Randomized internal validation of low BCLR in the elderly cancer patients
To evaluate the performance of BCLR in predicting prognosis in older patients with cancer, we further randomly assigned the total population into two validation groups, with a seven to three ratio based on computer-generated random numbers. There were 1664 patients in validation group A and 712 patients in validation group B. The baseline characteristics are displayed in Table S3. The low BCLR group included 874 (52.5%) patients and 790 (47.5%) patients were classified into high BCLR group in validation cohort A. The low BCLR group comprised 388 (54.5%) patients and 324 (45.5%) patients were in high BCLR group in validation cohort B. Multivariate analysis confirmed that low BCLR was an independent, unfavorable factor for survival in both validation groups after adjusting for confounding factors (Validation cohort A, HR=1.44, 95%CI=1.24–1.69, P<0.001; Validation cohort B, HR=1.69, 95%CI=1.30–2.20, P<0.001) (Table S4).
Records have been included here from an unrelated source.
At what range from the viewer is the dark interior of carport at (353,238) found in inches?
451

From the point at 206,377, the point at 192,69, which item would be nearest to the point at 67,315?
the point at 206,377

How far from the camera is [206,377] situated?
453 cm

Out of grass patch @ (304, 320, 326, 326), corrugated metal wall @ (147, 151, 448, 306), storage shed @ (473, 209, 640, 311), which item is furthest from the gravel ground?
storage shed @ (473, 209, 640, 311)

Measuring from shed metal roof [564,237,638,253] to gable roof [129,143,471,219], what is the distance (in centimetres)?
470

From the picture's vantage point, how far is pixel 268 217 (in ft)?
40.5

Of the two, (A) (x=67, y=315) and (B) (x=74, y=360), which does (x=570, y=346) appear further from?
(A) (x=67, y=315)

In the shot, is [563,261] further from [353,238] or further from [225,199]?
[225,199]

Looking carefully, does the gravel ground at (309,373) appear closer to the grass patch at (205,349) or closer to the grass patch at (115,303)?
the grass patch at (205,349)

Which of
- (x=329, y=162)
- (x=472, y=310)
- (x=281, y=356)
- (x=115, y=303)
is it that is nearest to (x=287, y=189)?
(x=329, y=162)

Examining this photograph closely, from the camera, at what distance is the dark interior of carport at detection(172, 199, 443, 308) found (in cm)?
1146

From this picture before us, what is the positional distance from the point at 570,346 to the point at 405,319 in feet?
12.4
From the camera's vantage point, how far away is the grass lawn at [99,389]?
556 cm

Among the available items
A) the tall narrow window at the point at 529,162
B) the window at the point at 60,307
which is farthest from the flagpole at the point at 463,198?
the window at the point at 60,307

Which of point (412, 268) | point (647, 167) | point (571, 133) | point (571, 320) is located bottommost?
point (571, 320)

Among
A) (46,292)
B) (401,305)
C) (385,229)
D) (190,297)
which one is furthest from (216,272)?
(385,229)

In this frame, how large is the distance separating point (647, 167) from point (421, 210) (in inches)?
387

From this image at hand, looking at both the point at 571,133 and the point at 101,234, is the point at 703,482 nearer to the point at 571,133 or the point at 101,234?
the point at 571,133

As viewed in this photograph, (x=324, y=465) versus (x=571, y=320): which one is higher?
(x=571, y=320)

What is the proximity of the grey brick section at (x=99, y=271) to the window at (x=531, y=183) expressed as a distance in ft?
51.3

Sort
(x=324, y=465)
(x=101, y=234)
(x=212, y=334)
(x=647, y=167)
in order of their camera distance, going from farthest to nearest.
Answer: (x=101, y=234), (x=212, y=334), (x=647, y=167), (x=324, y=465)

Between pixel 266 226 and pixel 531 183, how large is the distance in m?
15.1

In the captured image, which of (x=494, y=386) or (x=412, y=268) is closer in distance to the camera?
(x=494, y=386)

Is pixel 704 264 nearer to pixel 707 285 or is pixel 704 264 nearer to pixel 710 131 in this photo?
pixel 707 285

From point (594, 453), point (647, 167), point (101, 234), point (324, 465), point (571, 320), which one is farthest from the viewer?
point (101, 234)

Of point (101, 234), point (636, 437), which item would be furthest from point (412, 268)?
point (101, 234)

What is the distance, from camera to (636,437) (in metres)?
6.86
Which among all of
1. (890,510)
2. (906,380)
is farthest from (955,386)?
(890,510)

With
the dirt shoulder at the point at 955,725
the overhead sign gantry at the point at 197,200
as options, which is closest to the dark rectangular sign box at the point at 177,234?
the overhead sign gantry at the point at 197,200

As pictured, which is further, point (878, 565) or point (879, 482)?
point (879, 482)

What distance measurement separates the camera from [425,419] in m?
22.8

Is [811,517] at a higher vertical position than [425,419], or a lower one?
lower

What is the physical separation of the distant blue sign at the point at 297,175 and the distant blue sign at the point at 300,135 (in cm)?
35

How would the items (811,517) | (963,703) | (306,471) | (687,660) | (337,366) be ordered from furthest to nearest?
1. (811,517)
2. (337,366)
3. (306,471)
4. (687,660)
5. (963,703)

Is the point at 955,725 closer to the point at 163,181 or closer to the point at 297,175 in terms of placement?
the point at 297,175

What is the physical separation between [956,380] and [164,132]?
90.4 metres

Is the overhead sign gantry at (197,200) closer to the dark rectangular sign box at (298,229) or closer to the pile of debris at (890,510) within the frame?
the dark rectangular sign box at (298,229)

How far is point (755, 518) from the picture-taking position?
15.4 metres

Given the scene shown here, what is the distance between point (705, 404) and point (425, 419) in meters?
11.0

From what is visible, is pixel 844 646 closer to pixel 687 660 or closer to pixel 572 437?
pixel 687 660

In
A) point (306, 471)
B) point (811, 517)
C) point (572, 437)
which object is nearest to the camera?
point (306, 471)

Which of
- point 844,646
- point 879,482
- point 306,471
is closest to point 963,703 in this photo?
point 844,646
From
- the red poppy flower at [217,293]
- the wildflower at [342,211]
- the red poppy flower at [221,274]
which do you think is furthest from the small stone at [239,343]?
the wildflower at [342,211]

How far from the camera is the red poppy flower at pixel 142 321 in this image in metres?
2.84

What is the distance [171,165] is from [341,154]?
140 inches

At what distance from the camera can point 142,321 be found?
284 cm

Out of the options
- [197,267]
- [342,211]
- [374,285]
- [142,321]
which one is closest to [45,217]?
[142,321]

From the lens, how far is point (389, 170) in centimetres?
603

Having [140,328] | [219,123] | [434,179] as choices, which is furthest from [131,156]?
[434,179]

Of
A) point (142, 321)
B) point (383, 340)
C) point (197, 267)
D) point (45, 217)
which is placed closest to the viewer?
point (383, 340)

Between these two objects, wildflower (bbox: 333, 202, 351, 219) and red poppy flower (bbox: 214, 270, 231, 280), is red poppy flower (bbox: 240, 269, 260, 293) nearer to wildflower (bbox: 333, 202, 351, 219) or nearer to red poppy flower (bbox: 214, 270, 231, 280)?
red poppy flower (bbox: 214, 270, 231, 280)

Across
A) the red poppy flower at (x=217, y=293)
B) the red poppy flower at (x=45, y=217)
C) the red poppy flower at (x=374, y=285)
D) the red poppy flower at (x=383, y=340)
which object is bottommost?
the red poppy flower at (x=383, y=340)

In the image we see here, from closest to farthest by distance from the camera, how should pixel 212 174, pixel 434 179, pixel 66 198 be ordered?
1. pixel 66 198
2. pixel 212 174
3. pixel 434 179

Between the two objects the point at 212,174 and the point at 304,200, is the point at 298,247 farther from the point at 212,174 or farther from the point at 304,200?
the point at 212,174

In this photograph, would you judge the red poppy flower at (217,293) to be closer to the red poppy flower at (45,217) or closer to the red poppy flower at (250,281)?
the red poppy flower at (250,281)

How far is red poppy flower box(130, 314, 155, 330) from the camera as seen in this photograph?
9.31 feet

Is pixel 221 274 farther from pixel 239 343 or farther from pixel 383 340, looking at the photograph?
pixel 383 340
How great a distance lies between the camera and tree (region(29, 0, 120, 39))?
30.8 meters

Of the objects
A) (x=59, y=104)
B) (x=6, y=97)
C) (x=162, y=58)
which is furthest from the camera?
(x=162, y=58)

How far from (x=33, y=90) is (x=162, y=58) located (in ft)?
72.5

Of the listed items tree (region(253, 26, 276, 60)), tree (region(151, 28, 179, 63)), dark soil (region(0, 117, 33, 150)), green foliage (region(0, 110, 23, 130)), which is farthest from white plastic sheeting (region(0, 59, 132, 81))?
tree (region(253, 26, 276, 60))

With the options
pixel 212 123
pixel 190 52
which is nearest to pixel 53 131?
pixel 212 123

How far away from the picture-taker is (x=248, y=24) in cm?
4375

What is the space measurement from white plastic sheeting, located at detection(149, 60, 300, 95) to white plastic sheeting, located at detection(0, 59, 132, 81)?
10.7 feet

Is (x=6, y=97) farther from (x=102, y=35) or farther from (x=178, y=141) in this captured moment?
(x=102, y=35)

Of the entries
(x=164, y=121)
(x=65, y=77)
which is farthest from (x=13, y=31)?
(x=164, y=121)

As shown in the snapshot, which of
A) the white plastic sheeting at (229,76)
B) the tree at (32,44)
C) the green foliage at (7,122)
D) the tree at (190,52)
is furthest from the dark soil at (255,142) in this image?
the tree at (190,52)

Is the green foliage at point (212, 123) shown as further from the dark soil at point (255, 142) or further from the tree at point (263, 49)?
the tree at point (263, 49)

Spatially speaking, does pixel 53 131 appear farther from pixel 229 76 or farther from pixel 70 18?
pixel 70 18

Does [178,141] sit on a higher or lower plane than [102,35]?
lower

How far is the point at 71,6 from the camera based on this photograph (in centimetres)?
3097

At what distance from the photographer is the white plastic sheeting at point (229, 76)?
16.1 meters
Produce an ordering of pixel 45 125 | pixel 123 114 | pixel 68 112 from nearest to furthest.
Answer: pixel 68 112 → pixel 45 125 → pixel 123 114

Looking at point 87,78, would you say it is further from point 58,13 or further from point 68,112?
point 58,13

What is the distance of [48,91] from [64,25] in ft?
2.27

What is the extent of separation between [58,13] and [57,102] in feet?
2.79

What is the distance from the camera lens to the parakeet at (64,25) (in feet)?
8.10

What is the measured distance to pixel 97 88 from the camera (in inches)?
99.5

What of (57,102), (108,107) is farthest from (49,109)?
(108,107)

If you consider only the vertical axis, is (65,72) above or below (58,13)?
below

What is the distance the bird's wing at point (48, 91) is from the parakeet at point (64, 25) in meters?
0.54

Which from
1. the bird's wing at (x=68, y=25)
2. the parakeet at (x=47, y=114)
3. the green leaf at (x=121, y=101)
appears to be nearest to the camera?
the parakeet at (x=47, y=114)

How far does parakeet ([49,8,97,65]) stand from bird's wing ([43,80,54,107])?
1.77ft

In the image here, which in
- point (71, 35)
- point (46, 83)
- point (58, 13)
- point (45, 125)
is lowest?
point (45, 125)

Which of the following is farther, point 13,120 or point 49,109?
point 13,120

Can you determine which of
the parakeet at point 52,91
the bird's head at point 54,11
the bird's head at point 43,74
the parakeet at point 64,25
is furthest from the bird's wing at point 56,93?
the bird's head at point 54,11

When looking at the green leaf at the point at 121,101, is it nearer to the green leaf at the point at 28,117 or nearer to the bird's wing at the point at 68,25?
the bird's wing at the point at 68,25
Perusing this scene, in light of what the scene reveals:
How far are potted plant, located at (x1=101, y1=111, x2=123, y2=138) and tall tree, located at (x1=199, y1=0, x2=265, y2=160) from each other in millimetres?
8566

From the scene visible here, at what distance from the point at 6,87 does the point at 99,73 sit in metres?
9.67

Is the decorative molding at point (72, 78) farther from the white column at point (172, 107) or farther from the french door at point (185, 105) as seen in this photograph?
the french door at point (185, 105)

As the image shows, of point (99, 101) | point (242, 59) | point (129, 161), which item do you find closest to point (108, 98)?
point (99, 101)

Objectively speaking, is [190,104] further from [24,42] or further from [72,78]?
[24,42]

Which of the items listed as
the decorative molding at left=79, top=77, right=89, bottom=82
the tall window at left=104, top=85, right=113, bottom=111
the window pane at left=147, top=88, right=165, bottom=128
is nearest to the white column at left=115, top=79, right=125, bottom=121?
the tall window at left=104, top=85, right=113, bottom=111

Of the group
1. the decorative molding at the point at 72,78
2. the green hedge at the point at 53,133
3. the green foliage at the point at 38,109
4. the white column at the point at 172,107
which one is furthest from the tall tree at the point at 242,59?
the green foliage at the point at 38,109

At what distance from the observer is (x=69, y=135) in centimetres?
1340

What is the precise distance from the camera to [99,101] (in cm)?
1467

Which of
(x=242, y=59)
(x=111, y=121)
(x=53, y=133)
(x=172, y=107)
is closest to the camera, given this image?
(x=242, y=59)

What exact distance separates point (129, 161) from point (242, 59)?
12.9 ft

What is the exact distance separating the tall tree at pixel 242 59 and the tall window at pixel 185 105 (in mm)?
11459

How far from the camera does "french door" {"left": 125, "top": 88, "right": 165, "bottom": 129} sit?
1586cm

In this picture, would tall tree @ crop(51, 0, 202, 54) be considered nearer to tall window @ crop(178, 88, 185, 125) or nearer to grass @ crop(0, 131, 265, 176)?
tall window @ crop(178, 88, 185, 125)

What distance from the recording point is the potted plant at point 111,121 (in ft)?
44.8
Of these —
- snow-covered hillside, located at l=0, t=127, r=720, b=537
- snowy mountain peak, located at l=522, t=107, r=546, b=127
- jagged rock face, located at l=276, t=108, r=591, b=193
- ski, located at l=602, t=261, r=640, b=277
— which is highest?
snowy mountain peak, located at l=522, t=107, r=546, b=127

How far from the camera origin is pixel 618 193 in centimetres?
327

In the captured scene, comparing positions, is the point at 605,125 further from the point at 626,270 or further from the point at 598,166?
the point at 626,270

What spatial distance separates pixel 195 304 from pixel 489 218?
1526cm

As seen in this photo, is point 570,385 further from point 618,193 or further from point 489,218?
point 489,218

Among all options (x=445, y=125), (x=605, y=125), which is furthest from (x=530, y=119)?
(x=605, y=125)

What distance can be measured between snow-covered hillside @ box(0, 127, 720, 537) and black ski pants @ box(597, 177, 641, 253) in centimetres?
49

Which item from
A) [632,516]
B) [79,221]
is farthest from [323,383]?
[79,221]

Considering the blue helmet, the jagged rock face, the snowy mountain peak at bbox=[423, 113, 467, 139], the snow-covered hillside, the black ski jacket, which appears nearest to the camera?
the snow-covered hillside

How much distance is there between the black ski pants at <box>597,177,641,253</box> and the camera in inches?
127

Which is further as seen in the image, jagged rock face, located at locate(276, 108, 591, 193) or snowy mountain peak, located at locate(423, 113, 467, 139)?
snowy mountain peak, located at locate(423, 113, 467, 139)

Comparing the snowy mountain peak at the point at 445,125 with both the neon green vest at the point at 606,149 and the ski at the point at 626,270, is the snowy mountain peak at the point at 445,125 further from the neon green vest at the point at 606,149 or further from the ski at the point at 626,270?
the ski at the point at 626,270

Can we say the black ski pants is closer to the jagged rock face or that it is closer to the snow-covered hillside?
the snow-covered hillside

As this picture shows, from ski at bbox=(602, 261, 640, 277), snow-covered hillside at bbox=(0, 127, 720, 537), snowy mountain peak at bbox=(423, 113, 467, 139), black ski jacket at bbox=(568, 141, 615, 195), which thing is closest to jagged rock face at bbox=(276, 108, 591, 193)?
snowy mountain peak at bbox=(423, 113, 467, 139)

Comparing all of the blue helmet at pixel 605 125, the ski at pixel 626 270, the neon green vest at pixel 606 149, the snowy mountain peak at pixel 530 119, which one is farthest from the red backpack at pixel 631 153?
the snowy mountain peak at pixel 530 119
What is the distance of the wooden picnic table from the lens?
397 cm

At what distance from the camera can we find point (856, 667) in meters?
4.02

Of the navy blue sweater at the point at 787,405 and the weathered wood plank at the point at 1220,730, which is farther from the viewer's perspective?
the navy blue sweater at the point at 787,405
Relationship between BCLR and secondary outcomes
We also performed Logistic regression to explore the relationship between BCLR and secondary outcomes in older patients with cancer (Table S5). Low BCLR was an independent risk factor of short-term survival after adjusting confounder factors (OR=3.58, 95%CI=2.47–5.33, P<0.001). We divided the BCLR into quartiles and set the fourth quartile as the reference. Compared with patients in high BCLR (Q4, >15.65), the risk of mortality within 90 days was more than 3 times higher (OR=5.45, 95%CI=3.30–9.49, P<0.001) in patients with low BCLR (Q1, ≤1.23). In similar trend, low BCLR was an independent risk factor associated with malnutrition (OR=2.66, 95%CI=2.18–3.26, P<0.001) and cachexia (OR=2.12, 95%CI=1.77–2.55, P<0.001). The risk of developing malnutrition and cachexia rose to more than 4 (OR=6.01, 95%CI=4.33–8.45, P<0.001) and 2 times (OR=2.64, 95%CI=2.04–3.43, P<0.001) in patients with low BCLR (Q4 vs Q1).